EDIT: removed comment; posted to wrong issue.

pillarsdotnet’s picture

Status: Needs work » Reviewed & tested by the community

EDIT: previous comment posted to wrong issue; restoring status.

DanPir’s picture

subscribe

aspilicious’s picture

Version: 7.x-dev » 8.x-dev

Nees to be applied to D8 first

catch’s picture

Issue tags: +Needs backport to D7

Tagging.

Dries’s picture

Status: Reviewed & tested by the community » Fixed

Committed to 7.x and 8.x.

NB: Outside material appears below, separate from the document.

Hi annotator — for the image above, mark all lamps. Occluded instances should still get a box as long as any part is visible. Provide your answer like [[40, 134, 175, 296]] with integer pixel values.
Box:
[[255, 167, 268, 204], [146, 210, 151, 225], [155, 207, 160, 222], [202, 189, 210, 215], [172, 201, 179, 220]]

Thanks for your hard work, catch.

catch’s picture

Version: 8.x-dev » 6.x-dev
Status: Fixed » Needs work

Can be applied to 6 but cnw due to the windows issue pwolanin outlined.

mikeytown2’s picture

Status: Needs work » Needs review
Issue tags: -Needs backport to D7 +Needs backport to D6
FileSize
3.24 KB

Patch for D6. If the server is running on windows with php < 5, they can wait a full second... heck they should probably wait 2. Version checking and OS checking code from: check_plain() & file_directory_temp().

Anonymous’s picture

Status: Needs review » Closed (won't fix)

I'm going to guess this is a won't fix for D6, since D6 commits focus on security fixes at this point.

Anonymous’s picture

Version: 6.x-dev » 7.x-dev
Status: Closed (won't fix) » Fixed

Changing issue status to reflect that it was fixed in 7.x.

Status: Fixed » Closed (fixed)
Issue tags: -Performance, -Needs backport to D6, -scalability

Automatically closed -- issue fixed for 2 weeks with no activity.